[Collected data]
■ ■ ■
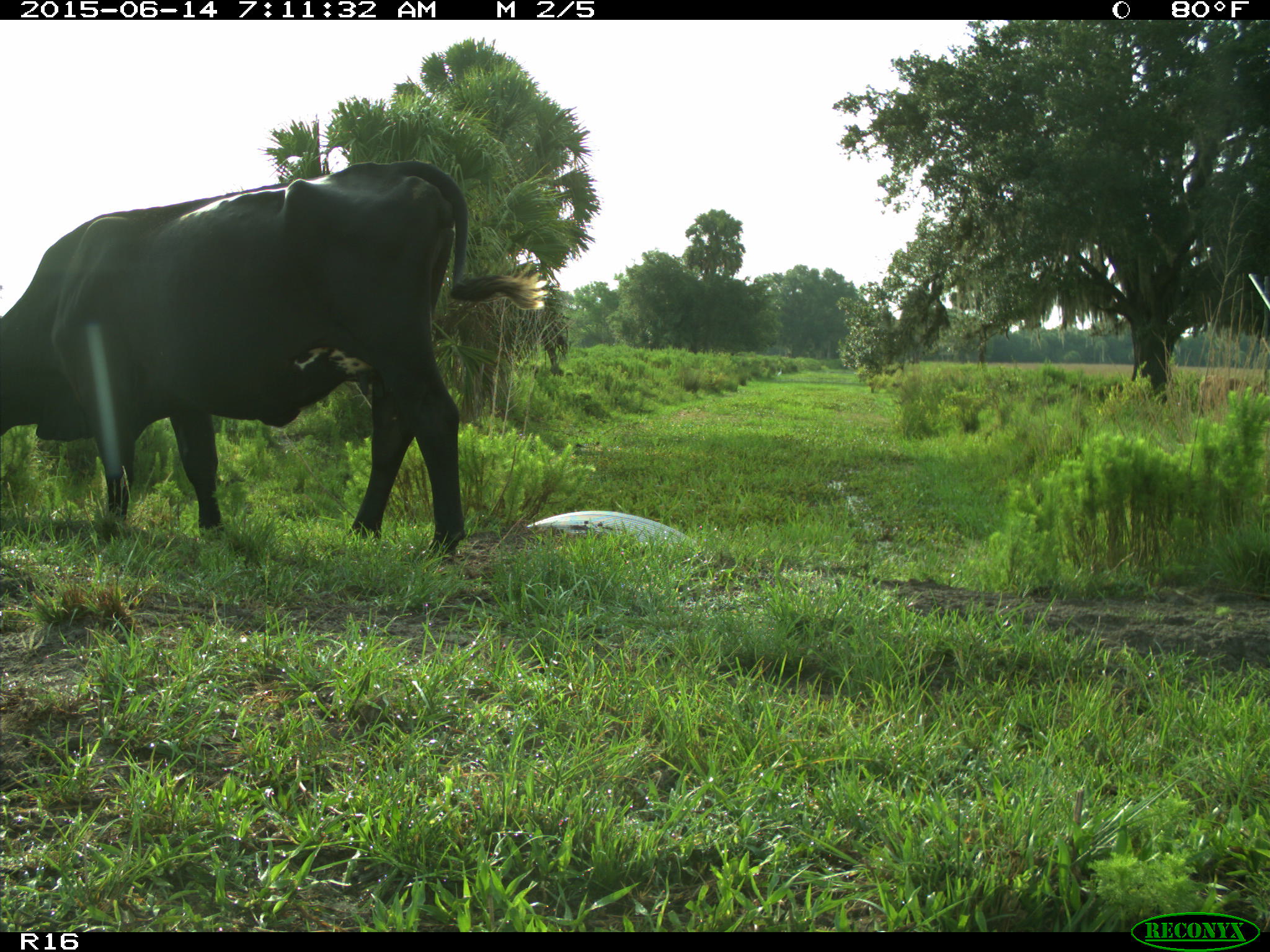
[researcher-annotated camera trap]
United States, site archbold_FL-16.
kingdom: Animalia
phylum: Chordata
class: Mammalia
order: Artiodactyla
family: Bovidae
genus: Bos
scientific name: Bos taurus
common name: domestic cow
■ ■ ■
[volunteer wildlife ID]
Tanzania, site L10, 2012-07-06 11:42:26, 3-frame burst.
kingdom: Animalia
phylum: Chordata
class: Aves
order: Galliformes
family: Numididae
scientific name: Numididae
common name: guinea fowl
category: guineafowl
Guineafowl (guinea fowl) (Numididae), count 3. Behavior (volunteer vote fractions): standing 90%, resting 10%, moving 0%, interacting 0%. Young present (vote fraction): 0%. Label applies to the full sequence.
■ ■ ■
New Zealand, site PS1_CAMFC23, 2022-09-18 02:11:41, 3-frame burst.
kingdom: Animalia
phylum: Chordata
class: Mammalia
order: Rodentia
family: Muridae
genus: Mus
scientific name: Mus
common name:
■ ■ ■
- _Task details_
Copy out all lines above that include the string "site".

- _Expected answer_
United States, site archbold_FL-16.
Tanzania, site L10, 2012-07-06 11:42:26, 3-frame burst.
New Zealand, site PS1_CAMFC23, 2022-09-18 02:11:41, 3-frame burst.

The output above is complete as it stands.